Prosecutor says Indian court has sentenced 47 police officers get life in prison for killing Sikh pilgrims
An Indian prosecuter said on Tuesday that an Indian court has sentenced 47 police officers to life in prison for killing a group of Sikh pilgrims in 1991 whom they had claimed were militants.
According to the Press Trust of India, police officers were convicted of shooting dead the pilgrims to try and earn promotions in the state of Uttar Pradesh which at the time was affected by Sikh militant activity.
Police officers stooped the bus carrying the pilgrims and their families before later marching 11 of them into a jungle area of the northern state and killing them, prosecutor SC Jaiswal said.

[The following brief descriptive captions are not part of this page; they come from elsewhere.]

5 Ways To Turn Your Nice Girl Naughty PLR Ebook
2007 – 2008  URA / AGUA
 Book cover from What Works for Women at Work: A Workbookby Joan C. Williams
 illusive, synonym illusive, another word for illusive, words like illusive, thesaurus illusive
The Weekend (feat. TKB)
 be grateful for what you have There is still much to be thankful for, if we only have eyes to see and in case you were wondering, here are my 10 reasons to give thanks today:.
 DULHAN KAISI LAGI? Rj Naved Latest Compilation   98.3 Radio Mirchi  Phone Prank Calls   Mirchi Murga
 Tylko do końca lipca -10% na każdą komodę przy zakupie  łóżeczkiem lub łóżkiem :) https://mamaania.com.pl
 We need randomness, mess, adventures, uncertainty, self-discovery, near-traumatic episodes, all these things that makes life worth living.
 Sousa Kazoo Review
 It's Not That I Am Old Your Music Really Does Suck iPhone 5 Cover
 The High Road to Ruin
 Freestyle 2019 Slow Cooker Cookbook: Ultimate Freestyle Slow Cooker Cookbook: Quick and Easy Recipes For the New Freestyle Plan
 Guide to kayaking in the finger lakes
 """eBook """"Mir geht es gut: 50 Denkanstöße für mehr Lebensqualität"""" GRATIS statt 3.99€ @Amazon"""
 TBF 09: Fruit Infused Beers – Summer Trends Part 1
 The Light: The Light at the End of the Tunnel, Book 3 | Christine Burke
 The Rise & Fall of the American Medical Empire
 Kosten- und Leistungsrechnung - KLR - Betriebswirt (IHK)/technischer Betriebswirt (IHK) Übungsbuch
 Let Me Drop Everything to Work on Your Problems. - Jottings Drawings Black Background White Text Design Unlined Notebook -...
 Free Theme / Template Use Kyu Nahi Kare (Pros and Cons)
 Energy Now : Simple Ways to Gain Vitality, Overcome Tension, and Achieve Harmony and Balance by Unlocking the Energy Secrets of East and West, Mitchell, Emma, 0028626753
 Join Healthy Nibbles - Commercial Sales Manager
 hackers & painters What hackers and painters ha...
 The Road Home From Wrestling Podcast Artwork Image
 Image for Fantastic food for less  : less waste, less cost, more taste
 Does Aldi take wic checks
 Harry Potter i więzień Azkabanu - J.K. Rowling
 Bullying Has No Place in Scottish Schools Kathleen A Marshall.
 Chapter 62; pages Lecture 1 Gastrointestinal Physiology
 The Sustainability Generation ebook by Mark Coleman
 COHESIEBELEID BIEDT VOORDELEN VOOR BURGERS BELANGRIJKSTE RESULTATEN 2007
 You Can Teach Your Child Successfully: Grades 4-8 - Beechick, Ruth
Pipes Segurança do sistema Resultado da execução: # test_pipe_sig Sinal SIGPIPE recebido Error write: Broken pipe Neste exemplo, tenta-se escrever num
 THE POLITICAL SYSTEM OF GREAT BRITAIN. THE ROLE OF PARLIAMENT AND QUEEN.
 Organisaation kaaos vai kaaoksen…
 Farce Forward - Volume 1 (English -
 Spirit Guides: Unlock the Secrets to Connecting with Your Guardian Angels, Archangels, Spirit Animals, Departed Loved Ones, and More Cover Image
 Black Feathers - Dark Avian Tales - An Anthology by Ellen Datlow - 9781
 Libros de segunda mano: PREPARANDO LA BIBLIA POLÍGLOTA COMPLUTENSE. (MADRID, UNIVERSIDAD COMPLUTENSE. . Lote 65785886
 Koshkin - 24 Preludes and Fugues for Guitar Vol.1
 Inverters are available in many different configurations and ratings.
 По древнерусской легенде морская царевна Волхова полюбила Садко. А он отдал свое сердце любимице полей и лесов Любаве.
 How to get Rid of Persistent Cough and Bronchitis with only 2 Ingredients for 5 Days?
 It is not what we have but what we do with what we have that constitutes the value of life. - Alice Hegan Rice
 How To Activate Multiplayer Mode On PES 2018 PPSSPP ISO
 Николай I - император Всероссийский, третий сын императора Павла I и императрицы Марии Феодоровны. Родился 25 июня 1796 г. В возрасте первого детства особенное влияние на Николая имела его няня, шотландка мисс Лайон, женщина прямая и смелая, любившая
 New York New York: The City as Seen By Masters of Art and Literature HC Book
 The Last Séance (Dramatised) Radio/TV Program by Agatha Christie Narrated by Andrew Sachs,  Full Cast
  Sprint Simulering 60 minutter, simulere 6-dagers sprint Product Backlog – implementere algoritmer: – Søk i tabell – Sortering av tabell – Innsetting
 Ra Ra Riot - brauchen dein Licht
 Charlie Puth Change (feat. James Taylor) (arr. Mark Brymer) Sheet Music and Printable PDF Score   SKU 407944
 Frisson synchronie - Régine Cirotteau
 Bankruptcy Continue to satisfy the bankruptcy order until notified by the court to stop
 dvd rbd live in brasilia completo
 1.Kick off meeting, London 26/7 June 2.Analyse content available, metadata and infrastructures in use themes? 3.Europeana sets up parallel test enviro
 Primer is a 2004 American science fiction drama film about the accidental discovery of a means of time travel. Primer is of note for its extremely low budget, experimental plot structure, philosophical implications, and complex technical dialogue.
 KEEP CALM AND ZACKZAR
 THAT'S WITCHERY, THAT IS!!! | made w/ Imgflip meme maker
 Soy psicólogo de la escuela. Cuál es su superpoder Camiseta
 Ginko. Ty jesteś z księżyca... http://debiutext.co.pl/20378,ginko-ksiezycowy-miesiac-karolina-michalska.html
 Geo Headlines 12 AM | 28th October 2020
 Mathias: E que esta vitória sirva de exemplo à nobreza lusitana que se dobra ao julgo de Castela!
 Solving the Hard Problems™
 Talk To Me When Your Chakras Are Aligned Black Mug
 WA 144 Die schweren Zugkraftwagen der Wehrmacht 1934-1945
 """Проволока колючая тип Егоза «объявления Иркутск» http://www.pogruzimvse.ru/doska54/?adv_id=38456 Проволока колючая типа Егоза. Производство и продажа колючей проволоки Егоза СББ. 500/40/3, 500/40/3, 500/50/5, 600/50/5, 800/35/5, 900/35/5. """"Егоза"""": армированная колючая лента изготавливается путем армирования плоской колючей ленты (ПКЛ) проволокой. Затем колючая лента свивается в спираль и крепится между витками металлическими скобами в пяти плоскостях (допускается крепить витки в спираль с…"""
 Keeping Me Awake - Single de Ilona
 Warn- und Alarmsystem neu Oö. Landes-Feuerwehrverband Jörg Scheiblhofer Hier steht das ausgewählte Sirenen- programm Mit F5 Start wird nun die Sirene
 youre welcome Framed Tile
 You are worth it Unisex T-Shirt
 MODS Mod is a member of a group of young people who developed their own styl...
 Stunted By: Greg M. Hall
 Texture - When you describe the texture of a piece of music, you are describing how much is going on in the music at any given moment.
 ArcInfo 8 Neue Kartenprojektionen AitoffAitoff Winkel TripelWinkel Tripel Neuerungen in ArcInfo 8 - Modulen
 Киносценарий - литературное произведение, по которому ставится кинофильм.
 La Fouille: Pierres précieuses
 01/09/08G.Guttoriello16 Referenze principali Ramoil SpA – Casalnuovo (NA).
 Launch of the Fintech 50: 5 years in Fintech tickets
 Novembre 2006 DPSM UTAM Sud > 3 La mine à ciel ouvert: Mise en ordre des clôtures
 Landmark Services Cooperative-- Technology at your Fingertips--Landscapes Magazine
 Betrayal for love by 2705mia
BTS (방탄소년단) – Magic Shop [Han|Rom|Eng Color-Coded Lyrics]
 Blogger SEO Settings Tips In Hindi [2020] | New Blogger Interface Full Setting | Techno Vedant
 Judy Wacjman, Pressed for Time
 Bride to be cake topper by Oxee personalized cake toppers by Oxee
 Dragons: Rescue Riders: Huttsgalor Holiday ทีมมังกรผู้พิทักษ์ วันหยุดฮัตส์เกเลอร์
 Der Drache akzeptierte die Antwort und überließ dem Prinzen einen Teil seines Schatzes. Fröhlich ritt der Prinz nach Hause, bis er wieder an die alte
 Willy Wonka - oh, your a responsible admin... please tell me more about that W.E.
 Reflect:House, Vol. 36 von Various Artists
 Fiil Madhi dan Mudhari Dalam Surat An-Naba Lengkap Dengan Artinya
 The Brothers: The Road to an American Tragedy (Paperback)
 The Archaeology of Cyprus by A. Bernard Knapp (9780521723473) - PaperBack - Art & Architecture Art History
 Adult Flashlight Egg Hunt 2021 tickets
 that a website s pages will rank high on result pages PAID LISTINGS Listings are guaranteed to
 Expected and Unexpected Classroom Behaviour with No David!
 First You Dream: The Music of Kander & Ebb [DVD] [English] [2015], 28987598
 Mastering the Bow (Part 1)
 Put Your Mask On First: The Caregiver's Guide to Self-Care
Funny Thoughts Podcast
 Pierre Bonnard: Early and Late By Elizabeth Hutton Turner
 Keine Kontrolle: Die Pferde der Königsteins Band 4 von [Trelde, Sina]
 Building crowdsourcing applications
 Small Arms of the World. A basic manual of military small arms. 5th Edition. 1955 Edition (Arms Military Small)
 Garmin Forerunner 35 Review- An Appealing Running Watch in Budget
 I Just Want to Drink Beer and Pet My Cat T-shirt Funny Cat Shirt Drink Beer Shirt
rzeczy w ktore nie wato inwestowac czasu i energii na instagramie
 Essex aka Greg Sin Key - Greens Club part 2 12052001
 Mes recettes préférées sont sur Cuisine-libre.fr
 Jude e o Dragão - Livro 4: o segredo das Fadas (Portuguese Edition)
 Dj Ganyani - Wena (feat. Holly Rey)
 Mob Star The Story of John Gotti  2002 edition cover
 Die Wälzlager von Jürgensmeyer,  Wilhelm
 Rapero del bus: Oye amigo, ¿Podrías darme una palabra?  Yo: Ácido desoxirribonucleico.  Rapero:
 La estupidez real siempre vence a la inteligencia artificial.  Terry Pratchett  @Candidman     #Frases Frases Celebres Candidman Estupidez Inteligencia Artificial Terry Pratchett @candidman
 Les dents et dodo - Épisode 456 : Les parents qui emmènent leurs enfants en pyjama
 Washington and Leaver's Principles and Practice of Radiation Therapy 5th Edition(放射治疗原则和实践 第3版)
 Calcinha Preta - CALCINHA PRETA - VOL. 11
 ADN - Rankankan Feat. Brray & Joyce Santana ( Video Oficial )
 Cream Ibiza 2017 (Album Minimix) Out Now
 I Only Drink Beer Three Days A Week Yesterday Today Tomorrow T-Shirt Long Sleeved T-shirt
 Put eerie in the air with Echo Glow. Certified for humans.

"The court observed that there was ample evidence to award life sentences to the guilty," Jaiswal said of the court's decision on Monday.
"The court specifically observed that a crime of such magnitude could not have happened without the knowledge of those higher up and they too should have been charged," he added.
The court of the Central Bureau of Investigation (CBI), India's leading investigative agency, found the police guilty of carrying out a "fake encounter."
The term is commonly used term in India for staged confrontations in which police or military forces execute unarmed suspects and later claim self-defence.
The CBI charged 57 police officers in 1995 but 10 of them died during the eventual trial that took years to conclude in India's notoriously slow legal system. The remaining 47 were found guilty on Friday.